Iraq’s losses mounted when ISIL took over Mosul. ISIL fighters captured Ajil and Himrin oilfields in Salaheddin province and Qayyarah and three others in Nineveh province. The production potential of these fields, 72,000 bpd under ideal conditions, was rather minuscule from Baghdad’s perspective – the country at that time was exporting nearly 2.6 million bpd.

But the real damage was in enabling ISIL to finance its war machine. It was able to generate an estimated $45 million a month selling the oil from these fields, and others in Syria, through a labyrinth of oil refining and smuggling operations. The windfall allowed it, for a while, to pay its fighters generously by local standards and keep its murderous campaign going for three long years.

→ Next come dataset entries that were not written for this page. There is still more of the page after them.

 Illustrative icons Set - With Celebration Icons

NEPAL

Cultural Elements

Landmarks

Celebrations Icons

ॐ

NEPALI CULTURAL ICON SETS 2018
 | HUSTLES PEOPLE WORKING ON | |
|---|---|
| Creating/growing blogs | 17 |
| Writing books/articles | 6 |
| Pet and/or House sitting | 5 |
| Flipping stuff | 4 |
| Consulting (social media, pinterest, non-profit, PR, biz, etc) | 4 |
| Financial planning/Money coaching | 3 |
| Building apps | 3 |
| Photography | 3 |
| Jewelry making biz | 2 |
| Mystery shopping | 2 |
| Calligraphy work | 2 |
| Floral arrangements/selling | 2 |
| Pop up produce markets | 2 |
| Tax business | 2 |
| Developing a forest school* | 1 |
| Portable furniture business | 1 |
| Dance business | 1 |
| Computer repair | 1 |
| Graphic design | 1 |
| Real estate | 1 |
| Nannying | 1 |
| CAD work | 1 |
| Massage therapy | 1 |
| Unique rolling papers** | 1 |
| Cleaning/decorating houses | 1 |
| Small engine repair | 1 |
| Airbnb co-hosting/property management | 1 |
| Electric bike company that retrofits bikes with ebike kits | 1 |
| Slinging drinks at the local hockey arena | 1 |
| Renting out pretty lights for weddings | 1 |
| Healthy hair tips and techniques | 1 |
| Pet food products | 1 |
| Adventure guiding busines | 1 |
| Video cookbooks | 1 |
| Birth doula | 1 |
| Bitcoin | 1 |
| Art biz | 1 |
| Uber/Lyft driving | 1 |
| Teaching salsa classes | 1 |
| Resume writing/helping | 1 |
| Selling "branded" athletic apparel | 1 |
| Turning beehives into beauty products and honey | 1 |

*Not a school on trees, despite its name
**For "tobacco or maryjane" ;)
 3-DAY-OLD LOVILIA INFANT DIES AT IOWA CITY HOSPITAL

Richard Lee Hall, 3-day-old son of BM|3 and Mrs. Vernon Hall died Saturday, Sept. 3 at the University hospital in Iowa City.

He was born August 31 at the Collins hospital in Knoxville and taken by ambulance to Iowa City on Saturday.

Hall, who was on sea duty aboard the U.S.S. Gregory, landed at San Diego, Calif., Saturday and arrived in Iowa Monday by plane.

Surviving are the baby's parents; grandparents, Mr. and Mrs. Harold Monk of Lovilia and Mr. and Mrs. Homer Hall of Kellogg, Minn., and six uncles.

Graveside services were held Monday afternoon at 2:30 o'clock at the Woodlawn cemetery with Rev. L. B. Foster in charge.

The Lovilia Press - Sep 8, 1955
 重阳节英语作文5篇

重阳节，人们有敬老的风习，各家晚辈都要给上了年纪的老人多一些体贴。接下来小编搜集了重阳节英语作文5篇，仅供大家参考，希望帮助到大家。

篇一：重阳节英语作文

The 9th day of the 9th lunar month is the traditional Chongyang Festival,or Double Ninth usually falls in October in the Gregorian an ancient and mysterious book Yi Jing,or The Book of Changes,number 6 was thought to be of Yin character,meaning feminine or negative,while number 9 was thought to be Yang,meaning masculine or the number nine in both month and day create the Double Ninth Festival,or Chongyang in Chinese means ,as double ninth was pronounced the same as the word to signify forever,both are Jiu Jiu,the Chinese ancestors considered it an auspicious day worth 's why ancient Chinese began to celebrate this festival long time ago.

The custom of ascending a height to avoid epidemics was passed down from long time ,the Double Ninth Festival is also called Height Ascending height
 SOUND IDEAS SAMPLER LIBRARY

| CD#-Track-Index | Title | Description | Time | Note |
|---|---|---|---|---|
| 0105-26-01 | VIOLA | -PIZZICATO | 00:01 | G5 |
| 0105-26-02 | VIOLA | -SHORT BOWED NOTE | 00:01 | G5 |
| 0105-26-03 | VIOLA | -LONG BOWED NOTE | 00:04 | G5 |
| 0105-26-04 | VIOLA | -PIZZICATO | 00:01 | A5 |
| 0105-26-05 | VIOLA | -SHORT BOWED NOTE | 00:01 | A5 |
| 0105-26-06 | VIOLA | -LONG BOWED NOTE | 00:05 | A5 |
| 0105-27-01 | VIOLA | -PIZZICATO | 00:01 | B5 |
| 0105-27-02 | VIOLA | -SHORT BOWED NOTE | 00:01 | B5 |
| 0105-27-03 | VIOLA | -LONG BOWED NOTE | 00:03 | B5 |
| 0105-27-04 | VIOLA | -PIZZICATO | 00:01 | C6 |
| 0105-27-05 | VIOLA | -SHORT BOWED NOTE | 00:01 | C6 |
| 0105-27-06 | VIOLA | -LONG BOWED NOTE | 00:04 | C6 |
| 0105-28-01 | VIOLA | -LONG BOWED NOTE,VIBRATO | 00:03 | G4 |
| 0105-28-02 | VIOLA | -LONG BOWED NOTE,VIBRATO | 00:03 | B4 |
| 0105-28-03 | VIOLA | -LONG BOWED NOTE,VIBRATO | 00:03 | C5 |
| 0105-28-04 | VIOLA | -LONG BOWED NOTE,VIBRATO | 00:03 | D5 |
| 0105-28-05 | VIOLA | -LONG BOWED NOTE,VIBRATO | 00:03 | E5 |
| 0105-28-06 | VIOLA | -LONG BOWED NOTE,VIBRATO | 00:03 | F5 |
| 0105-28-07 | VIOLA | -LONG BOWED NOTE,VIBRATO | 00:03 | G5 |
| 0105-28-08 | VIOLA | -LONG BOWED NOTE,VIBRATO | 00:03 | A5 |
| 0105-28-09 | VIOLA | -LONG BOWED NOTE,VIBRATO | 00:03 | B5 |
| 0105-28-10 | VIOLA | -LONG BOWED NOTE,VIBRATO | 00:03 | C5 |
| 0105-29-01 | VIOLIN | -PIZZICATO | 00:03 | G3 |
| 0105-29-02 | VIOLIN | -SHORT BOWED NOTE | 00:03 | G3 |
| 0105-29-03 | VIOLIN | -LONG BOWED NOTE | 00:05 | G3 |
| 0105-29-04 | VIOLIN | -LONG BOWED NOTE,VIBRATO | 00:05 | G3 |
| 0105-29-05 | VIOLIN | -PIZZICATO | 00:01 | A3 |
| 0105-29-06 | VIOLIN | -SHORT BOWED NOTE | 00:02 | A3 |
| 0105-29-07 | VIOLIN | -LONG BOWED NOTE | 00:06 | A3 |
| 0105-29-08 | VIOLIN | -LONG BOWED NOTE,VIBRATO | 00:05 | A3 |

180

Indirectly, the impact was more profound, more geopolitically significant. In the confusion following the fall of Mosul, Kurdish Peshmerga belonging to the Kurdistan Regional Government (KRG) took over the prized Kirkuk fields. The largest of the fields, Avana and Bai Hassan, were swiftly integrated into the KRG’s oil production system, while others continued to be operated by the Baghdad-controlled North Oil Company.

Baghdad and the KRG made a short-lived deal in December 2014 under which Baghdad would pay the KRG 17 percent of the national budget in exchange for 550,000 bpd (250,000 bpd from fields inside Kurdistan proper, and 300,000 bpd from Kirkuk fields under KRG control). The deal faltered within months as both sides accused each other of falling short of meeting their commitments under it.